何の取り柄もない田舎の村娘に、その国の神と呼ばれる男は1秒で恋に落ちる【前編】

その音に導びかれ歩を進めれば

「着いたーー!!」

天音はついに、城下町の入り口らしき、大きな門の前に到着し、嬉しそうに叫んだ。
正直、2日半も馬車に乗ってばかりで、体はガチガチ。疲労困憊なのは、否めない。

天音の前に立ちはだかるのは、天音の身長の2倍以上ある、立派な竜の紋章の描かれている大きな門。
流石は城下町とだけあって、門の大きさも半端ない。しかし、その門はどうやら閉じられていて、どうやってこの巨大な門を開ければいいのか天音には見当もつかないが、とりあえず近づいてみる。すると、そこには二人の人影が…。

「ばぁさん、いれてーな!」
「しつこい!!」

一人の若い男とおばあさんという、なんとも不思議な組み合わせの二人が、なんだか揉めているようだ。

「わからずやなばぁさんやな!」
「今日は、もう鍵をかけて施錠する。」

そう言って、おばあさんが門に手をかけた。

「ちょーっと待って!!」

その瞬間、天音は思わず横から大声を出し、二人の話に割り込んでいった。
その声に気がついたおばあさんは、ギロリと大きな目を天音へと向けた。

「中に入れてください!!」

天音は、こんなところで締め出されてはシャレにならないと、門に鍵をかえようとしたおばあさんの手を止め、中へと入れてもらうよう懇願する。
あたりを見回しても、どうやら城下町へと入り口はこの門だけのようだ。それならば、天音はなんとしてもこの門を通って、城へ行かなければならないのだ。

「何者だい?あんた。」
「私!妃になりたくて来たんです。

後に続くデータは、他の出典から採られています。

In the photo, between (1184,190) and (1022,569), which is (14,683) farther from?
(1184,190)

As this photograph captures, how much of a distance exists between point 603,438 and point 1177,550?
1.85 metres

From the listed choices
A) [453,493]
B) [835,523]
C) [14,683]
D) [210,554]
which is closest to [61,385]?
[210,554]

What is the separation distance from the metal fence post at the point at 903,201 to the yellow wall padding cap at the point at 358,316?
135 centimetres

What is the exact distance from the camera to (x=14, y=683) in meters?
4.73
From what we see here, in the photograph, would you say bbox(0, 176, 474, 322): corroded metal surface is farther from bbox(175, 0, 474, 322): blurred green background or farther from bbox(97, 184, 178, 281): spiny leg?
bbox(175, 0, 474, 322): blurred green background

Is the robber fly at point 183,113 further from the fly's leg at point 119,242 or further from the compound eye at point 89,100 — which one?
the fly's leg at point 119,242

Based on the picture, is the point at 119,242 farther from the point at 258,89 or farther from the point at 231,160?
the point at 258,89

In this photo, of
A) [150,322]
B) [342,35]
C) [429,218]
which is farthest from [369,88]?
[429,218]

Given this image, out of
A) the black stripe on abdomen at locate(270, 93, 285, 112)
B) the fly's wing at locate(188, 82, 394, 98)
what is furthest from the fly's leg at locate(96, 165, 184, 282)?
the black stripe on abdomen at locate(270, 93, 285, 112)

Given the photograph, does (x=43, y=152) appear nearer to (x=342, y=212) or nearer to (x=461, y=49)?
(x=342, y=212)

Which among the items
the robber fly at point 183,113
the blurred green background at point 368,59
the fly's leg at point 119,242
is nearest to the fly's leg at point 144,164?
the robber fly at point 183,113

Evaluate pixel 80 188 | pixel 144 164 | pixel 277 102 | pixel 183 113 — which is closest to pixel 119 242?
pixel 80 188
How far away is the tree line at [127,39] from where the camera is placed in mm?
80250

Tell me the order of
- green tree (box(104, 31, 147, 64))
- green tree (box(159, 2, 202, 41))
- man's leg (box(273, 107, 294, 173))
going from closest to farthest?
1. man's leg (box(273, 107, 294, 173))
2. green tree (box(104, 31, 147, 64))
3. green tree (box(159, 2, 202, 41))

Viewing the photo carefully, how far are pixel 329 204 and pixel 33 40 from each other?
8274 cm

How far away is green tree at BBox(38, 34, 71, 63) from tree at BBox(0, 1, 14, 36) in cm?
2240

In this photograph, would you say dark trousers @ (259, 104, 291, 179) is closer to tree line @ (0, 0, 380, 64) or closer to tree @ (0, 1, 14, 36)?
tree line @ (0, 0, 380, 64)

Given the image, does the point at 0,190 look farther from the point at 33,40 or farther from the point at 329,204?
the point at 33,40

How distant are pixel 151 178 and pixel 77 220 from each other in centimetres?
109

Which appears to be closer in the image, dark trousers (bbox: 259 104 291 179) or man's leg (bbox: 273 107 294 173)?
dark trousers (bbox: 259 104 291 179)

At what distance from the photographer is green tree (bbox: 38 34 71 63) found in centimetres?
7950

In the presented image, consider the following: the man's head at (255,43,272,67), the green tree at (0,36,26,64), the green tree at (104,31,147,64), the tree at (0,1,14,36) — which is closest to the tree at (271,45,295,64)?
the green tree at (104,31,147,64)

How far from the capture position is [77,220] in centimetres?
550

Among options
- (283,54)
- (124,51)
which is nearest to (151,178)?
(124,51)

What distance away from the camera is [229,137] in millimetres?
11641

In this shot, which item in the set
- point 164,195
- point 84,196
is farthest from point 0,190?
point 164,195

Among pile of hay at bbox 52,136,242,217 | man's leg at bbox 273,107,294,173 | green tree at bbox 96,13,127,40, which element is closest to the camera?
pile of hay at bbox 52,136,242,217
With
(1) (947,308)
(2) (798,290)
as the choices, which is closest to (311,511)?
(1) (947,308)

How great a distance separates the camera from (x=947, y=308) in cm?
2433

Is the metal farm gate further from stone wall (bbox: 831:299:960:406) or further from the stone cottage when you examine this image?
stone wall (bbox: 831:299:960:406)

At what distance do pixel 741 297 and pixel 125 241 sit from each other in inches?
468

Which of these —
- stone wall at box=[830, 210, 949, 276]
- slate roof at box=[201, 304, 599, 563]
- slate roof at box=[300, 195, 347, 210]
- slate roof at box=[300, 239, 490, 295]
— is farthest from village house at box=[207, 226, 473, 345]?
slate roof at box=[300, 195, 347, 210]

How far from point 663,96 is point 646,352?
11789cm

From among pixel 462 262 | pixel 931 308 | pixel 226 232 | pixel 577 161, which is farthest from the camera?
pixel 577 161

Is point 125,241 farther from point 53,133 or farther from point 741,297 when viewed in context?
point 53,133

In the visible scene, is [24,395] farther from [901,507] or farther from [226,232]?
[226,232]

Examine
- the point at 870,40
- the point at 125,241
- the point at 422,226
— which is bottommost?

」

おばあさんは、突然横から割り込んで来た小娘を、怪訝そうな表情でジロジロと見てくる。

「お前さんが!?」
「はい!」

おばあさんは、天音をバカにしたようにわざと大声を出し、驚いてみせた。
しかし、天音はそんなおばあさんに怯むことなく、元気よく返事をしてみせる。
ここんな所で、引き返すわけにはいかない。何としても、おばあさんにここを通してもらわなければ…。